Task brief. Take the records below and set down exactly the lines from the one with "US Ultimate Direction" to the one with "Pratama Prima Bajatama", ends included; do not copy the pictures.

Records to use.

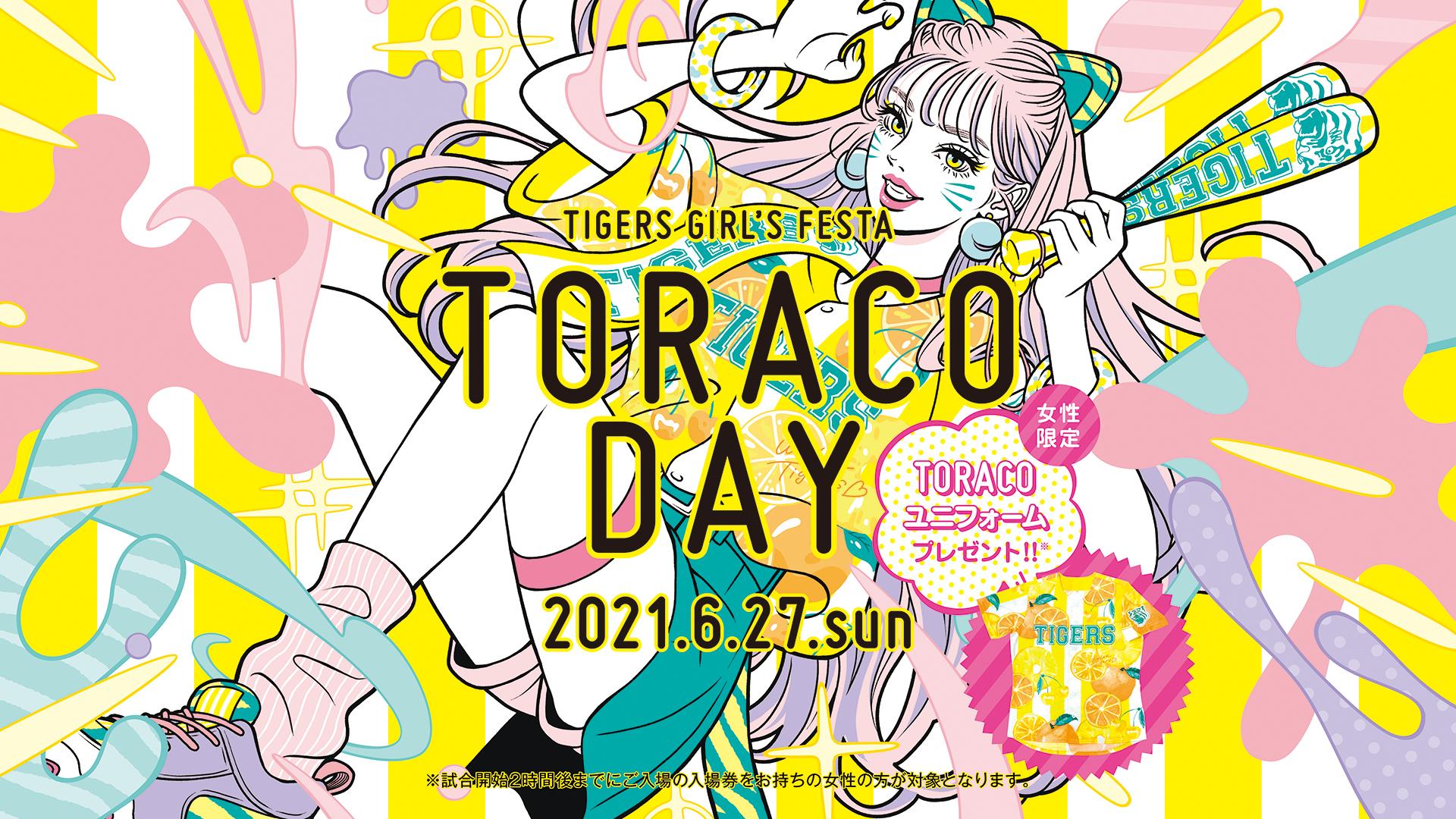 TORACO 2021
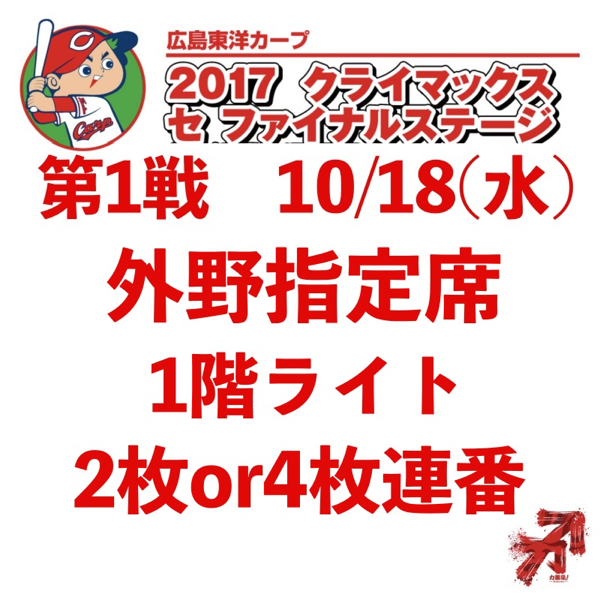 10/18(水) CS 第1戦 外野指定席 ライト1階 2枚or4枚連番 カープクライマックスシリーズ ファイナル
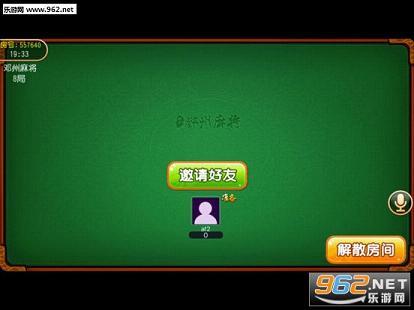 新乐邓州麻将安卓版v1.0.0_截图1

...

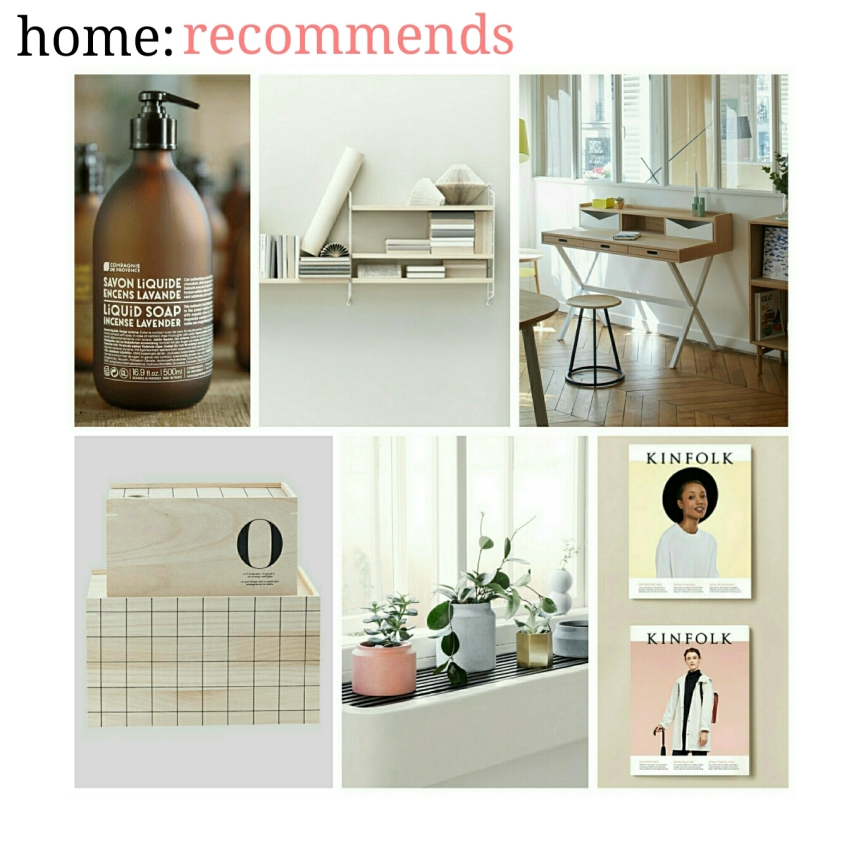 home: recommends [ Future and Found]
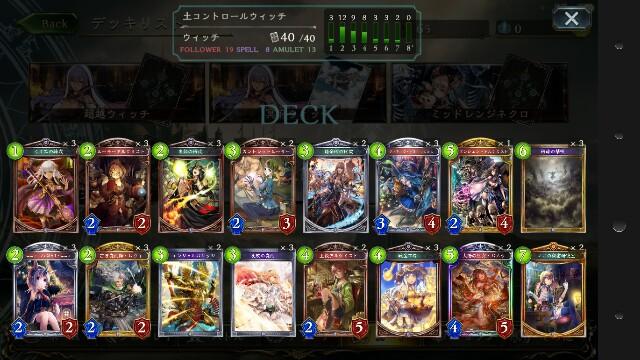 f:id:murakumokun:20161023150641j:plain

* * *

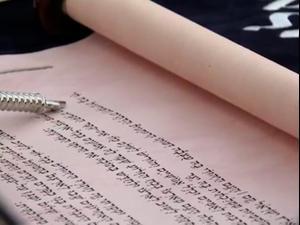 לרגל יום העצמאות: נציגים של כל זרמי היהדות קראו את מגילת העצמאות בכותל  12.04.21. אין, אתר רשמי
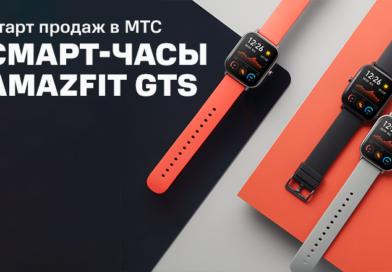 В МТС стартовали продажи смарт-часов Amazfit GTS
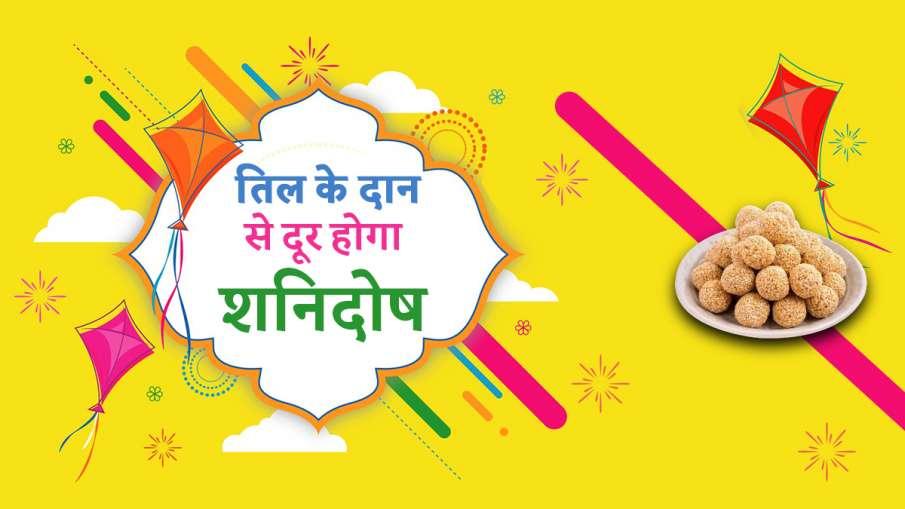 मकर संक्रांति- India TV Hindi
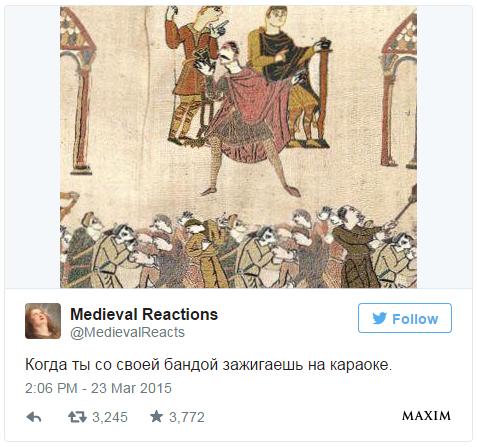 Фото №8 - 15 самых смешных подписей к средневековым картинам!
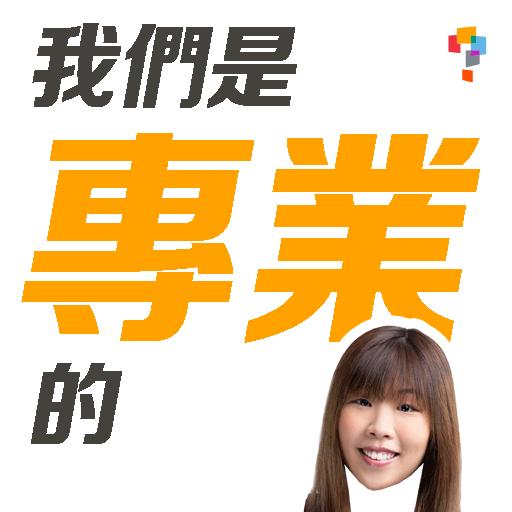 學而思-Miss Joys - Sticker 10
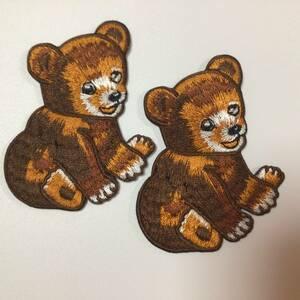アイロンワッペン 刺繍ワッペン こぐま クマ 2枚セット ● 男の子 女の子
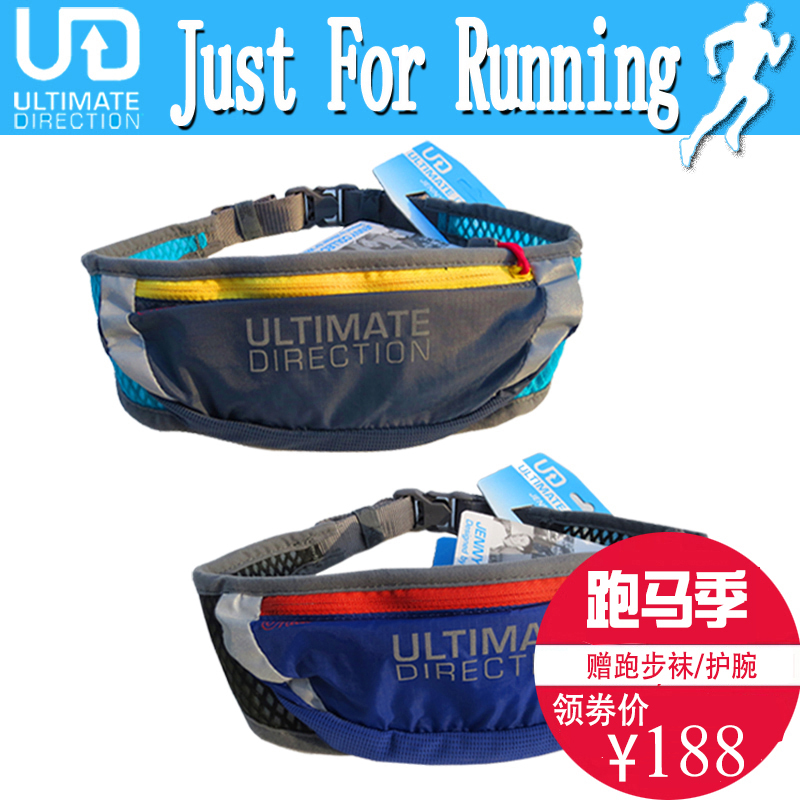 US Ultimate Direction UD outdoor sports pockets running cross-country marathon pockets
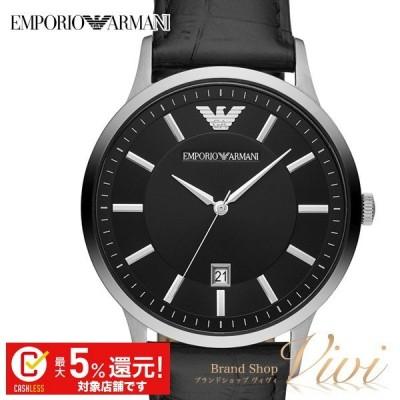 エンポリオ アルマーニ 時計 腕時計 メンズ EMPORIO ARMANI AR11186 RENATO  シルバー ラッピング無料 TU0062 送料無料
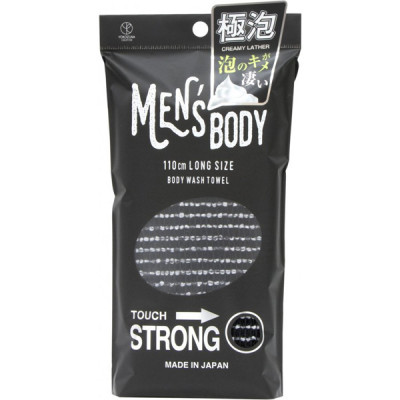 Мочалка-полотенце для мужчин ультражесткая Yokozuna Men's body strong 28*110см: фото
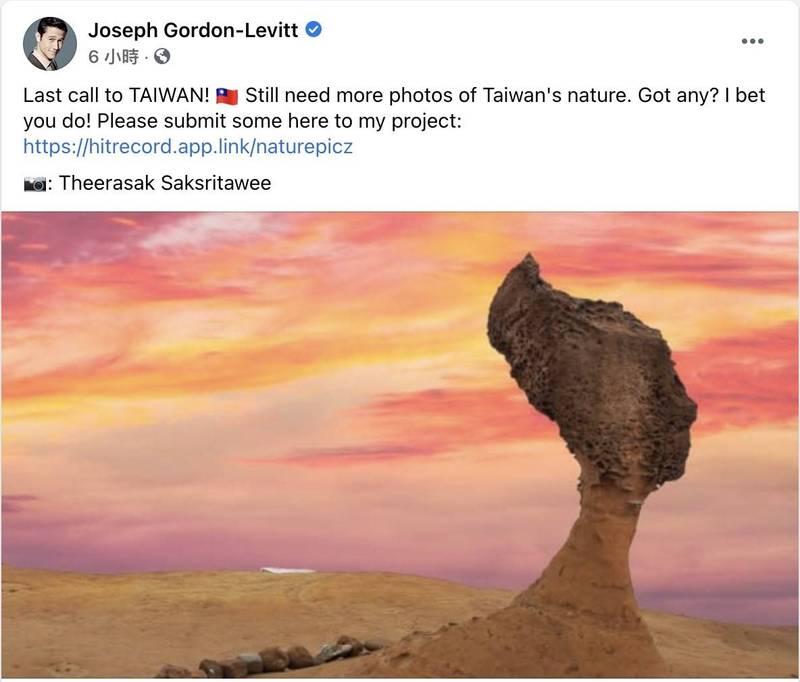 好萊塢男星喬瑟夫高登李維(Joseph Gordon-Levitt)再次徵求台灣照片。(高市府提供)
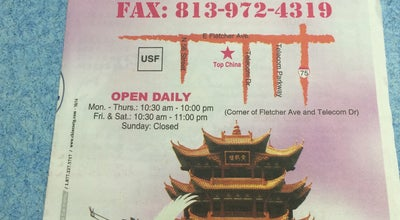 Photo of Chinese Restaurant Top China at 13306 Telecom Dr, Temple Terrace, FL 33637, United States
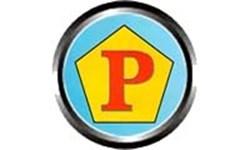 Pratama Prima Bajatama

Reply to the task.
 US Ultimate Direction UD outdoor sports pockets running cross-country marathon pockets
 エンポリオ アルマーニ 時計 腕時計 メンズ EMPORIO ARMANI AR11186 RENATO  シルバー ラッピング無料 TU0062 送料無料
 Мочалка-полотенце для мужчин ультражесткая Yokozuna Men's body strong 28*110см: фото
 好萊塢男星喬瑟夫高登李維(Joseph Gordon-Levitt)再次徵求台灣照片。(高市府提供)
 Photo of Chinese Restaurant Top China at 13306 Telecom Dr, Temple Terrace, FL 33637, United States
 Pratama Prima Bajatama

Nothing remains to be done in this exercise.